[SPARK-1468] Modify the partition function used by partitionBy.

Erik Selin · mateiz · commit 41e7853fceee · 2014-06-03T13:31:37.000-07:00
Make partitionBy use a tweaked version of hash as its default partition function since the python hash function does not consistently assign the same value to None across python processes.
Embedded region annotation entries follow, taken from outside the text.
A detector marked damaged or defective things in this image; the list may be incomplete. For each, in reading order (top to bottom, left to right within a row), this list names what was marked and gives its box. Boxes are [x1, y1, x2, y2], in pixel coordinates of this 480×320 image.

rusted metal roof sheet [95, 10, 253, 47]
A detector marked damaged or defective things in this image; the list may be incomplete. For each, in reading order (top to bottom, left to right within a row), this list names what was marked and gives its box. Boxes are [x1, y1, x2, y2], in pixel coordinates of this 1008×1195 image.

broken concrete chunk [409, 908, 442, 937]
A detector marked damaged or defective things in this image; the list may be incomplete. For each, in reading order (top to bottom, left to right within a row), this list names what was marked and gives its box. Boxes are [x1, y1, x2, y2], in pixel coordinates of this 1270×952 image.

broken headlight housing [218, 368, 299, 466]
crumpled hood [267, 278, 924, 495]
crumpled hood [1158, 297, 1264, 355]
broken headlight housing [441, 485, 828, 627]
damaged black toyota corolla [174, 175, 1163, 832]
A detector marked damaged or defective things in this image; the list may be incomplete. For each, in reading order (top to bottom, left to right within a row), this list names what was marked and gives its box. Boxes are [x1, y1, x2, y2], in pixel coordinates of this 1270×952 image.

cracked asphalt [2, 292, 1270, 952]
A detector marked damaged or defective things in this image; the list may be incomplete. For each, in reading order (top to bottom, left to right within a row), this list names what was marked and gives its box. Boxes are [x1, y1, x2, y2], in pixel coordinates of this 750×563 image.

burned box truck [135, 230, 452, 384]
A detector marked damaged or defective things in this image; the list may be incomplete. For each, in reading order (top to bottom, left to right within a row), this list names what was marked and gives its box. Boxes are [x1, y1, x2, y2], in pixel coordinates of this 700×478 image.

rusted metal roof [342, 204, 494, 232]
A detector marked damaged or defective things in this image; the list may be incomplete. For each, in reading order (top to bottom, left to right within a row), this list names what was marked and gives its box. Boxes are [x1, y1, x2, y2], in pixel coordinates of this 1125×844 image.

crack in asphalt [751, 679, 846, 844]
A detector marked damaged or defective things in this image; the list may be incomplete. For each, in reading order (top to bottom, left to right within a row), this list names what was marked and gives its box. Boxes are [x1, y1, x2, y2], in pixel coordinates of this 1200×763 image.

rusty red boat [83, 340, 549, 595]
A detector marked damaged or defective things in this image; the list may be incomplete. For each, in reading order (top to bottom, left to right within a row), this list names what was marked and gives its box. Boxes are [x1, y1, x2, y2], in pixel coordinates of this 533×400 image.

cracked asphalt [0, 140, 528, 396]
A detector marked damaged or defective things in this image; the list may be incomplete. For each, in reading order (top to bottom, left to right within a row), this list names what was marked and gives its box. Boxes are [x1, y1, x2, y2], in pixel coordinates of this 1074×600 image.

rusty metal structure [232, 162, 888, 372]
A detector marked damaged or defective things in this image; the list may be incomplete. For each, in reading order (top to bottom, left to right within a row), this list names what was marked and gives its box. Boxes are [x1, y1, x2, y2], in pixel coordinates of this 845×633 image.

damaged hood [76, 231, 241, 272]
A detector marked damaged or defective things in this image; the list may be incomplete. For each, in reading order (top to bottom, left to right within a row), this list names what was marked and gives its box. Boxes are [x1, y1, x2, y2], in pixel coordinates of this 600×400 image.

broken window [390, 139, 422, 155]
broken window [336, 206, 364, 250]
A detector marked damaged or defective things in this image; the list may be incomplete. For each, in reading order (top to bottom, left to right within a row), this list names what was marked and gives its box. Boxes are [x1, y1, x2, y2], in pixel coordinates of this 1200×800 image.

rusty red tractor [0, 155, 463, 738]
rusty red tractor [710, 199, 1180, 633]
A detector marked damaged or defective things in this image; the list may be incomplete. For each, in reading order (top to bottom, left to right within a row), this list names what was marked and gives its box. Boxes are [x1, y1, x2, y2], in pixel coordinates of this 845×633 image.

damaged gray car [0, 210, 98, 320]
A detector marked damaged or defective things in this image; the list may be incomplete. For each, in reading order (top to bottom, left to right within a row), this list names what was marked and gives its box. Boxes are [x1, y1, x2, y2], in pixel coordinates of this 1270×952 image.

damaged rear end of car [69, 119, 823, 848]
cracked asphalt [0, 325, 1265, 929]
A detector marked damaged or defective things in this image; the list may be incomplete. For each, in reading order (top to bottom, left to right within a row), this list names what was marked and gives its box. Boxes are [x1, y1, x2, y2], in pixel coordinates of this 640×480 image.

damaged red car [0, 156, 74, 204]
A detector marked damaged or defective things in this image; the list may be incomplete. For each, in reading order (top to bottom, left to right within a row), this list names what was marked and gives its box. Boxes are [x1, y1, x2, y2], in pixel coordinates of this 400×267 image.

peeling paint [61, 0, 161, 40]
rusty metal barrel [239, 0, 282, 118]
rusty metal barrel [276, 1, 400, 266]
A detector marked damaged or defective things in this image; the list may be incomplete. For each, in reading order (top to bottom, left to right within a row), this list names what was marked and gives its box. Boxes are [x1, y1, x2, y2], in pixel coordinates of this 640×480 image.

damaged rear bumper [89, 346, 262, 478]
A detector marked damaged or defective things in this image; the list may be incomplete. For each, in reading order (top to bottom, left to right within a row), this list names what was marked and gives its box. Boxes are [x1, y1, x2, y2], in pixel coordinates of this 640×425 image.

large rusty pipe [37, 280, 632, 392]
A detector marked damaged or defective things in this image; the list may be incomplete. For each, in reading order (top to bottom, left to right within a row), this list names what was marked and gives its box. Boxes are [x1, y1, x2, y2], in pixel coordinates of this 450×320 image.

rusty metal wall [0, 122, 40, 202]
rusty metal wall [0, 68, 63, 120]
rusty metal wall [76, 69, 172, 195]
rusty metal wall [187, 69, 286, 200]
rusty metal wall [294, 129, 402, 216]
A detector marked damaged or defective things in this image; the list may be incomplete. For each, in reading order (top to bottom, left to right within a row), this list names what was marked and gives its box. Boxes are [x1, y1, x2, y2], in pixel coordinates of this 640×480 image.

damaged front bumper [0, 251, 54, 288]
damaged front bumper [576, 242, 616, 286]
Associated JIRA at https://issues.apache.org/jira/browse/SPARK-1468 Author: Erik Selin <erik.selin@jadedpixel.com> Closes apache#371 from tyro89/consistent_hashing and squashes the following commits: 201c301 [Erik Selin] Make partitionBy use a tweaked version of hash as its default partition function since the python hash function does not consistently assign the same value to None across python processes. (cherry picked from commit 8edc9d0) Signed-off-by: Matei Zaharia <matei@databricks.com>
diff --git a/python/pyspark/rdd.py b/python/pyspark/rdd.py
@@ -926,7 +926,7 @@ def rightOuterJoin(self, other, numPartitions=None):
         return python_right_outer_join(self, other, numPartitions)
 
     # TODO: add option to control map-side combining
-    def partitionBy(self, numPartitions, partitionFunc=hash):
+    def partitionBy(self, numPartitions, partitionFunc=None):
         """
         Return a copy of the RDD partitioned using the specified partitioner.
 
@@ -937,6 +937,9 @@ def partitionBy(self, numPartitions, partitionFunc=hash):
         """
         if numPartitions is None:
             numPartitions = self.ctx.defaultParallelism
+
+        if partitionFunc is None:
+            partitionFunc = lambda x: 0 if x is None else hash(x)
         # Transferring O(n) objects to Java is too expensive.  Instead, we'll
         # form the hash buckets in Python, transferring O(numPartitions) objects
         # to Java.  Each object is a (splitNumber, [objects]) pair.